#### [DOCUMENT SECTION]
■ ■ ■ ■ ■ ■ ■

Since 1993
“It’s Just a Container”: Why the Police Want to Search Your Phone (And Why They Can’t Anymore)

By: John Guidry
Here in Orlando, we see more and more cell phones seized as part of police investigations. These phones aren’t just thrown in an evidence locker. They are played with. They are searched for provocative photos or interesting texts.
The Horror Story: Recently, a client of mine—a senior citizen arrested for DUI—bonded out and noticed his iPhone receiving tons of adult texts.
- The Reality: The arresting officers or jail personnel had signed his number up for junk lists or “played” with the device.
- The Consequence: His wife saw the texts, didn’t understand they were spam/pranks, and filed for divorce.
This real-life example is but one of many. The two (Cops and Phones) don’t mix. I highly recommend installing a password on your phone. If you don’t, you are leaving the door wide open.
Did the police scroll through your text messages without a warrant?
This is an illegal search. Call John today at (407) 423-1117.

■ ■ ■ ■ ■ ■ ■

#### [EXTRACTED RECORDS]
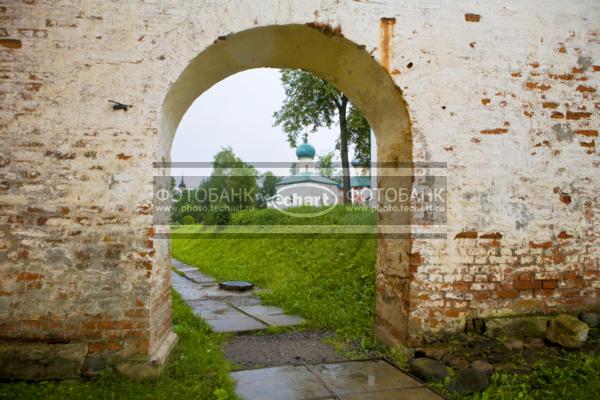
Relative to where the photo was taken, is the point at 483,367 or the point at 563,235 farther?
the point at 563,235

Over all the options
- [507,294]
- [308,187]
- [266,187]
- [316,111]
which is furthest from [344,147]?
[266,187]

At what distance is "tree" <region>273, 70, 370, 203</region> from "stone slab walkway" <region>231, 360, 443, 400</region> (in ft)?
46.0

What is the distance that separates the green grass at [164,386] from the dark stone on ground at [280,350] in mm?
394

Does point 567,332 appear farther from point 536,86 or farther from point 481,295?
point 536,86

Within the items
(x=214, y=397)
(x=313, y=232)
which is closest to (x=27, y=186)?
(x=214, y=397)

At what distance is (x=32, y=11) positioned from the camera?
3.57 metres

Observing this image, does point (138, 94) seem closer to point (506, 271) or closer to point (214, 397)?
point (214, 397)

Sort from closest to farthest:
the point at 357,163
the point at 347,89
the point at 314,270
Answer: the point at 347,89
the point at 314,270
the point at 357,163

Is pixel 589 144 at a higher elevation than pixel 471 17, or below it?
below

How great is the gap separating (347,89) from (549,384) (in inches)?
137

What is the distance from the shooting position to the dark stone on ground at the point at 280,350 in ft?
13.9

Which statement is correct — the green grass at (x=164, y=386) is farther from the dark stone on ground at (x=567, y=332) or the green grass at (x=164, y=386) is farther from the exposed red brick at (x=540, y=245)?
the exposed red brick at (x=540, y=245)

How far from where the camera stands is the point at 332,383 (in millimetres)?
3551

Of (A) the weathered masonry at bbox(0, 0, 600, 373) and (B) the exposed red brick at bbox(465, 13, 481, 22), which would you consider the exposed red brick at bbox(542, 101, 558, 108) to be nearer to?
(A) the weathered masonry at bbox(0, 0, 600, 373)
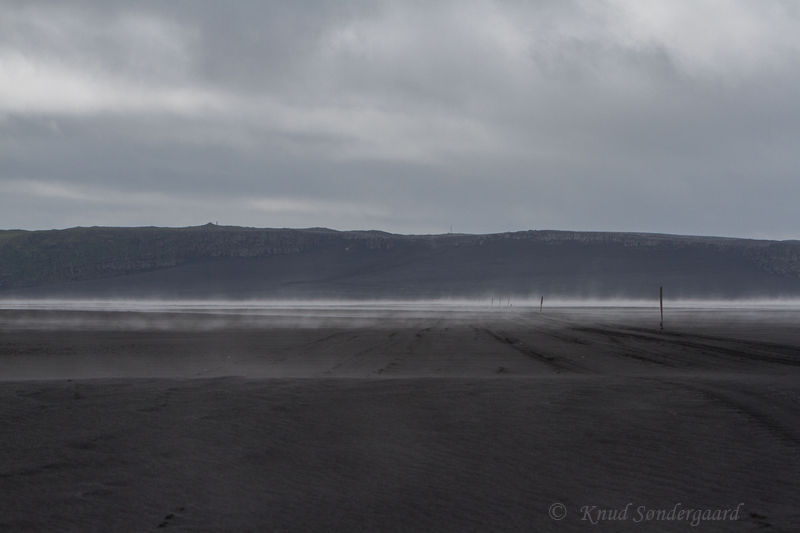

■ ■ ■ ■ ■ ■ ■

#### [YOUR TASKS]
**A)** Reproduce a passage from the article on police phone searches, beginning at the words "The Horror Story: Recently, a" and stopping after the words "with the device.".
**B)** Continue the article on police phone searches from where it ends.

#### [RESPONSES BY TASK]
**A)**
The Horror Story: Recently, a client of mine—a senior citizen arrested for DUI—bonded out and noticed his iPhone receiving tons of adult texts.
- The Reality: The arresting officers or jail personnel had signed his number up for junk lists or “played” with the device.

**B)**
The “Bad Old Days”: State v. Glasco
Why did police think they could search a phone just because you were driving on a suspended license? It’s hard to believe, but they relied on an old 1973 case called U.S. v. Robinson.
- The Old Logic: In 1973, the Supreme Court said police could search any “closed container” found on a person during an arrest (like a cigarette pack).
- The Application: In State v. Glasco, 90 So. 3d 905 (Fla. 5th DCA 2012), the court treated a modern smartphone just like that cigarette pack. Because Glasco was arrested for drugs, they opened his phone, read his texts, and used them to convict him of “Intent to Sell.”
The Fix: Smallwood and Riley
Fortunately, the courts finally woke up to the 21st Century. The legal reasoning in Glasco was eventually overturned.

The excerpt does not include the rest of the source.